June 5, 2013 - Yingli Green Energy Holding Company Limited today commented on the imposition of preliminary anti-dumping duties by the European Commission targeting solar products originating in China as well as those shipped from China. As of June 6, Yingli Green Energy's products will be subject to a preliminary duty of 11.8% until August 5. From August 6 until the final ruling in December, the Company's duty will be set at the level of 37.3%, which is the lowest rate among all Chinese photovoltaic manufacturers, unless there is a negotiated solution between China and the European Commission.
Under the current European Commission decision, duties would have to be deposited not only on imports of solar products originating in China but also on imports of solar products originating in other countries but shipped from China. When the anti-dumping investigation was initiated, it was defined to target Chinese-origin solar products only.
"We notice with regret that the European Commission insists on imposing preliminary anti-dumping duties on Chinese solar products despite massive opposition from EU member states," said Mr.
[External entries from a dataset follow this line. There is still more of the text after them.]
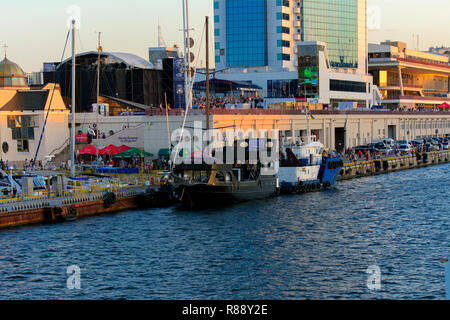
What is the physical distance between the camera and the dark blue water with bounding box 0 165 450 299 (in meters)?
31.8

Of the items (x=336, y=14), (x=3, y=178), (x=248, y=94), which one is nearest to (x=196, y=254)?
(x=3, y=178)

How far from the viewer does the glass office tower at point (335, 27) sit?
418 feet

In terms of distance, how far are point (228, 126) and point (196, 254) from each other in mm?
41744

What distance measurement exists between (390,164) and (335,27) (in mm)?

Liansheng Miao, Chairman and Chief Executive Officer of Yingli Green Energy. "Punitive tariffs – no matter at what level – will inevitably lead to higher prices for solar products causing at least the stagnation of the solar industry in Europe. We therefore encourage the prompt resumption of talks between China and the European Commission."
"Yingli Green Energy supports a market-based negotiated solution for this situation as proposed by several European leaders. A negotiated settlement will help to alleviate the current market uncertainty, ensuring European consumers' access to affordable green energy and at the same time sustaining local jobs," said Darren Thompson, Managing Director, Yingli Green Energy International AG.